Containers

Graceful shutdowns with ECS

Introduction

Amazon Elastic Container Service (Amazon ECS) gives customers the flexibility to scale their containerized deployments in a variety of different ways. Tasks can be scaled-out to react to an influx of requests or they can be scaled-in to reduce cost. ECS also supports different deployment options, including rolling deployments, blue/green deployments, and canary-style deployments. Additionally, ECS provides customers with flexible compute options, including on-demand and spot capacity via Amazon EC2 and managed serverless compute via AWS Fargate.

When you take advantage of the dynamic compute options Amazon ECS offers, tasks may experience periodic terminations. For example, deployments result in the termination of a previous version of an application. Scale-in events can result in the termination of one or more task replicas. Instance retirements and replacements—for example, to replace failing hardware or upgrade to a newer version of the operating system—may also result in task termination. Interruptions of Spot instances, an increasingly popular option for AWS customers, similarly result in task termination.
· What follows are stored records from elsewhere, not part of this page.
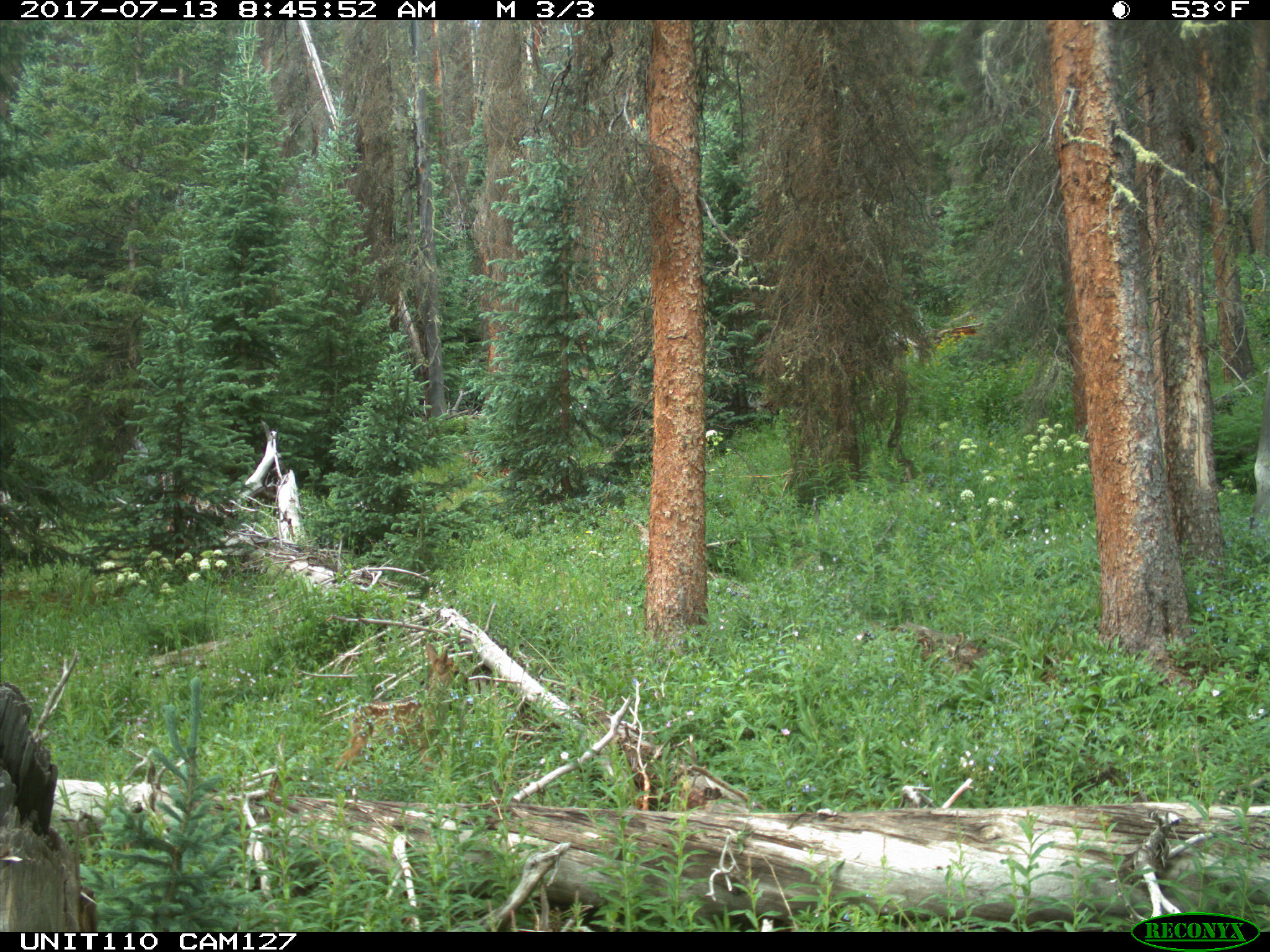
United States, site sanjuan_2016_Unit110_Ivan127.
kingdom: Animalia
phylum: Chordata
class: Mammalia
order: Artiodactyla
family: Cervidae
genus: Odocoileus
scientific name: Odocoileus hemionus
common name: mule deer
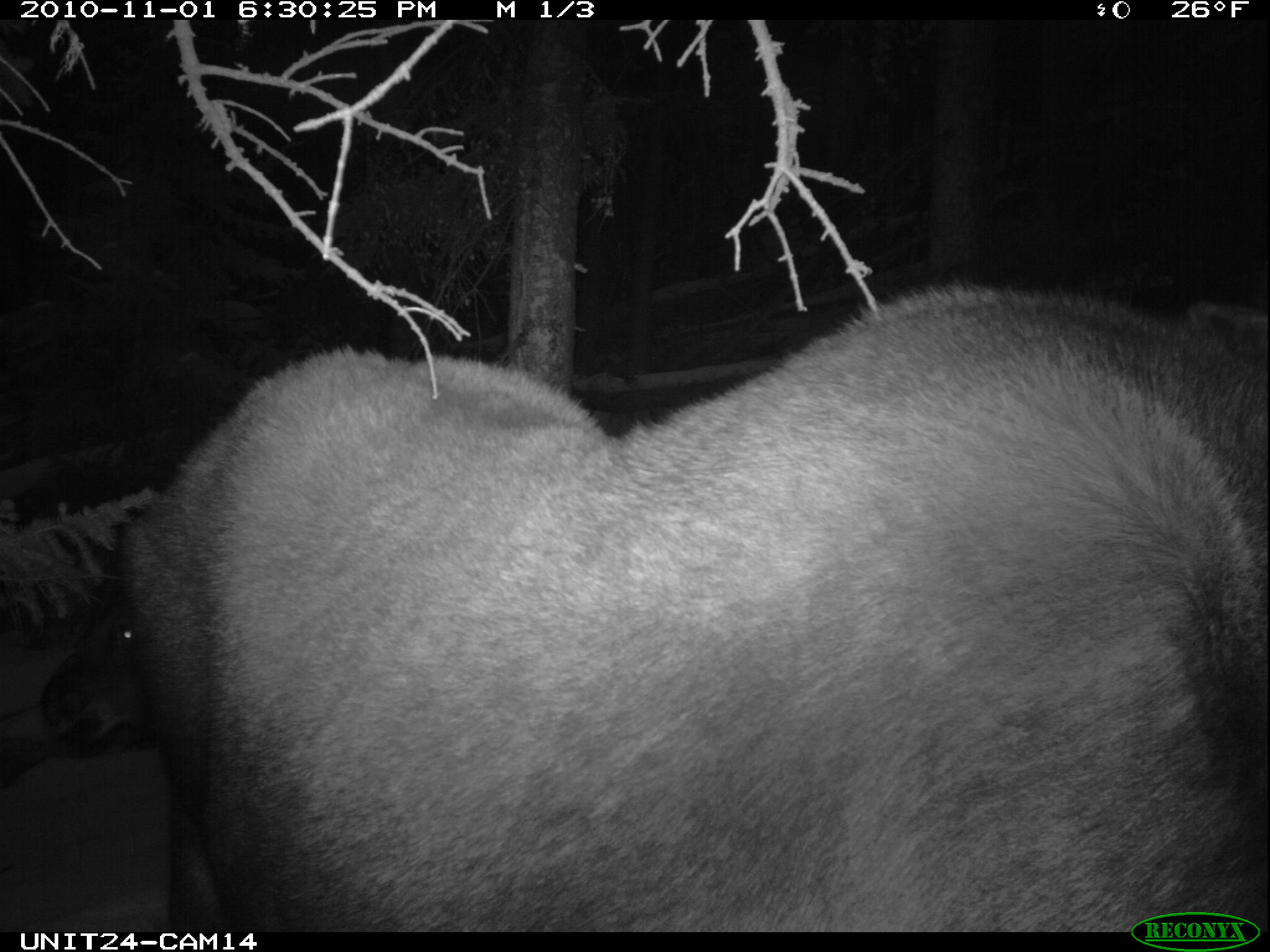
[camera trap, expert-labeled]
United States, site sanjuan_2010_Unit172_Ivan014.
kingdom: Animalia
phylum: Chordata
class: Mammalia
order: Artiodactyla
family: Cervidae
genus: Alces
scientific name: Alces alces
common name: moose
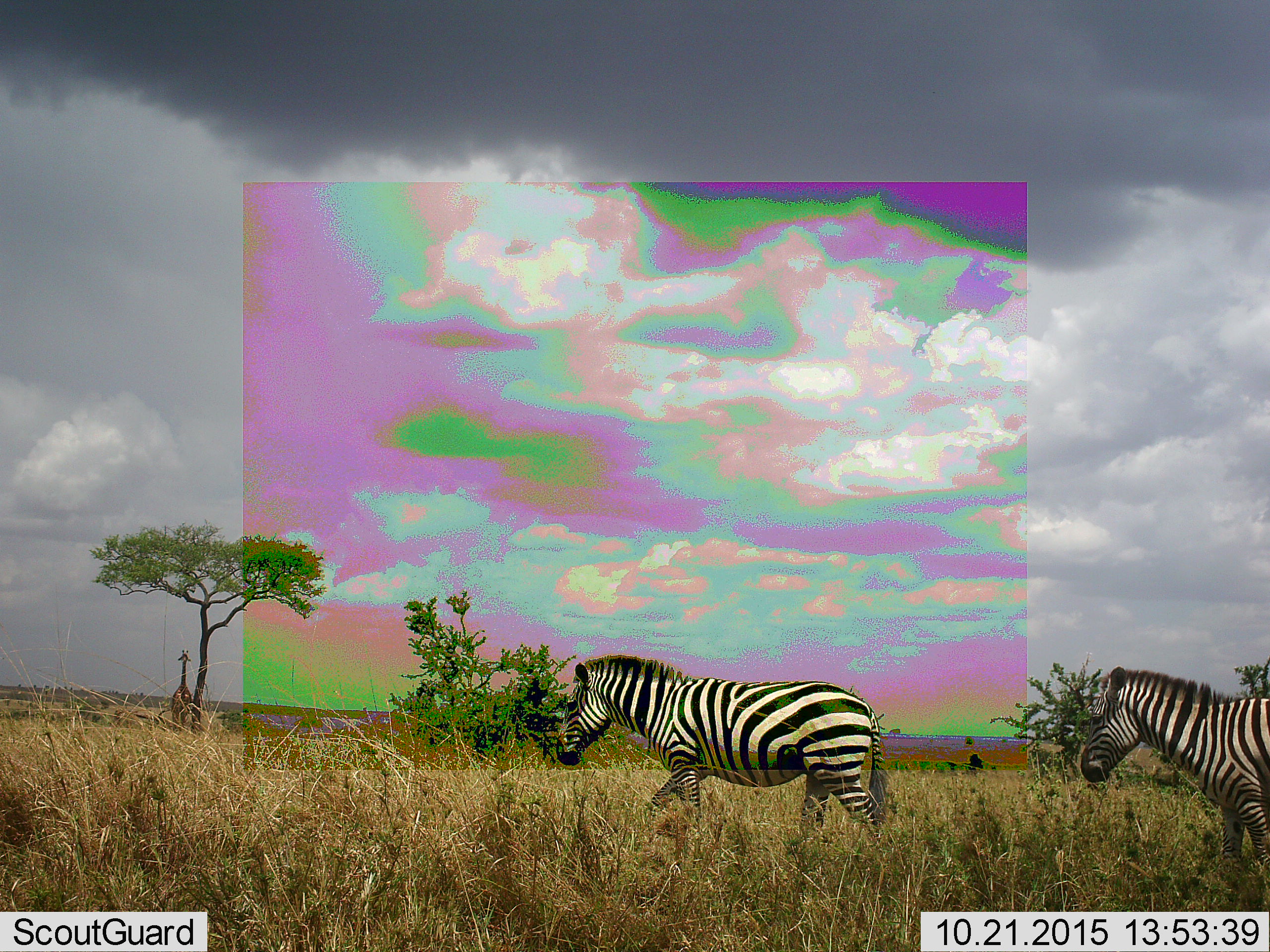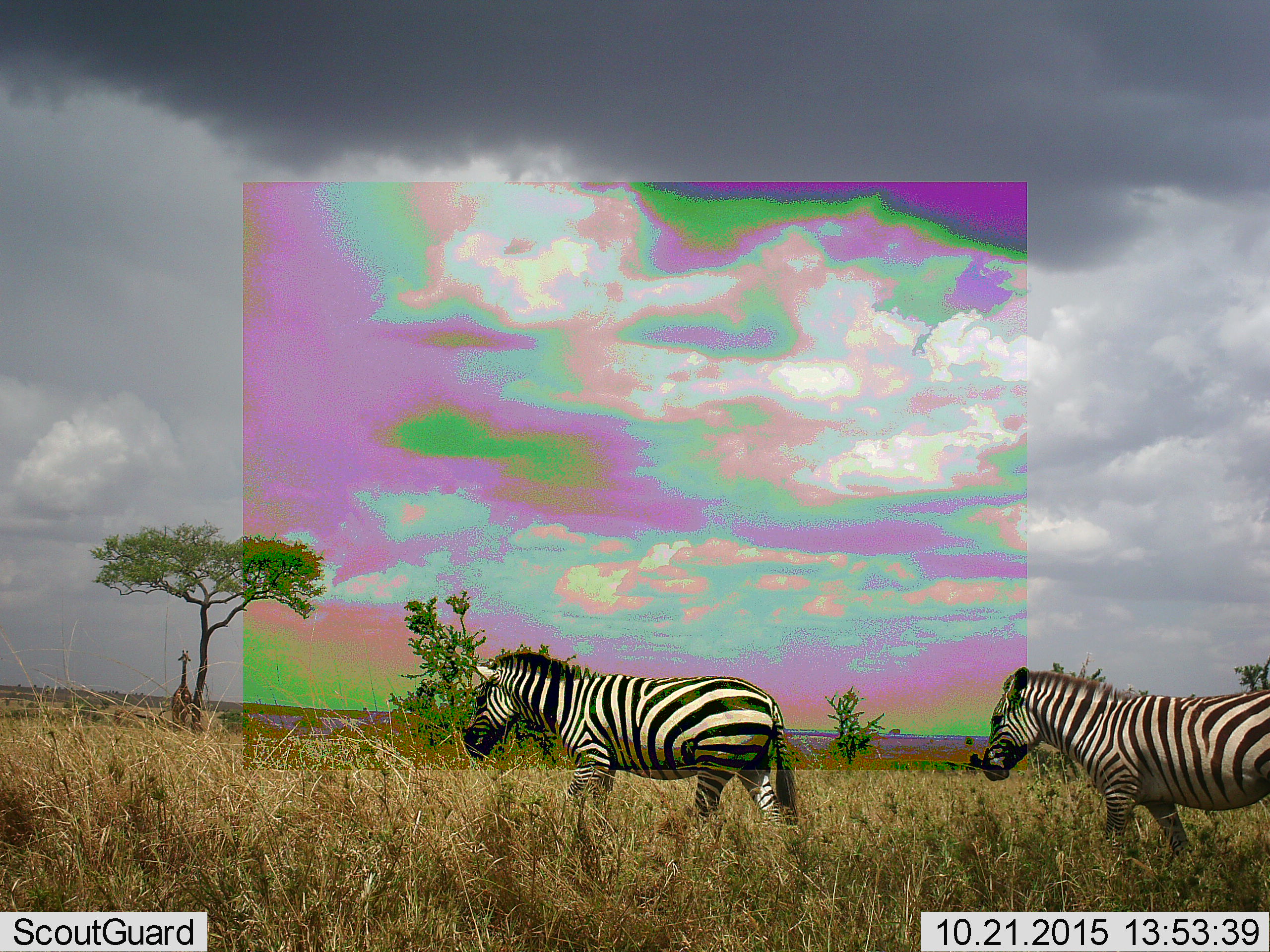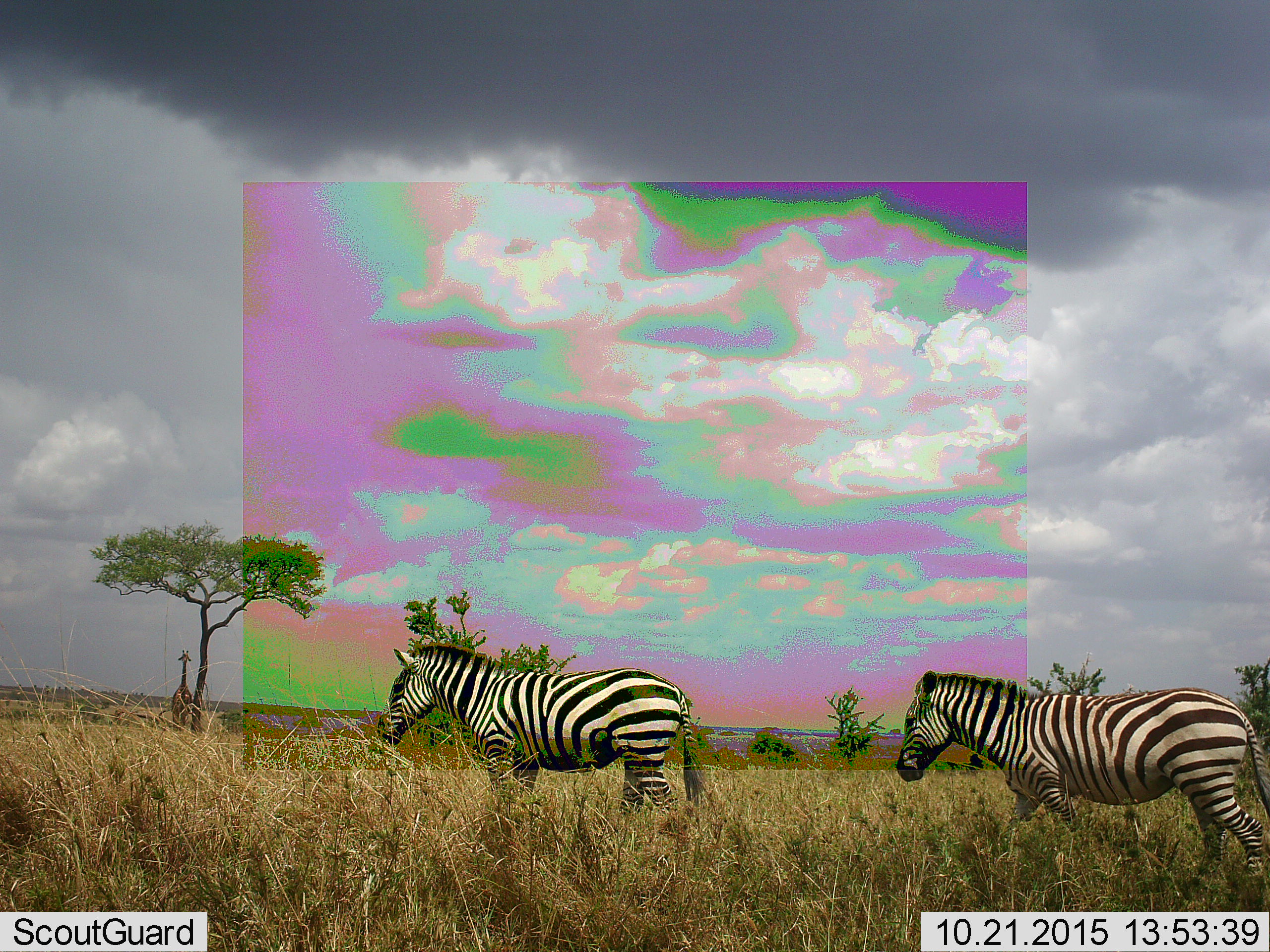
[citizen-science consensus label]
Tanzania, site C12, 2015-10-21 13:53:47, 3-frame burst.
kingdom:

It is important to handle these terminations gracefully, otherwise termination can result in user-facing errors or other problems. For example, a container could exit before a load balancer stops sending it requests, leading to HTTP 5xx errors in response. Similarly, a job processor connected to a work queue could be terminated before it finishes processing a long task, leading to excessive delays in reprocessing. In the worst case, the task might not get retried at all, leading to lost work or a business process failure.

This article provides best practices for handling termination for engineers and service teams who build and operate applications on ECS. We discuss in depth how ECS terminates tasks, and provide information on how to safely shut down applications while minimizing errors.

The container lifecycle

When the ECS agent starts a task, it is responsible for establishing the working environment for all containers in the task. For example, when tasks are configured to use awsvpc networking mode, the agent will provision a pause container and share its network namespace with the other containers in the task. Once finished, the agent calls the container runtime’s APIs to start the containers defined in the ECS task definition.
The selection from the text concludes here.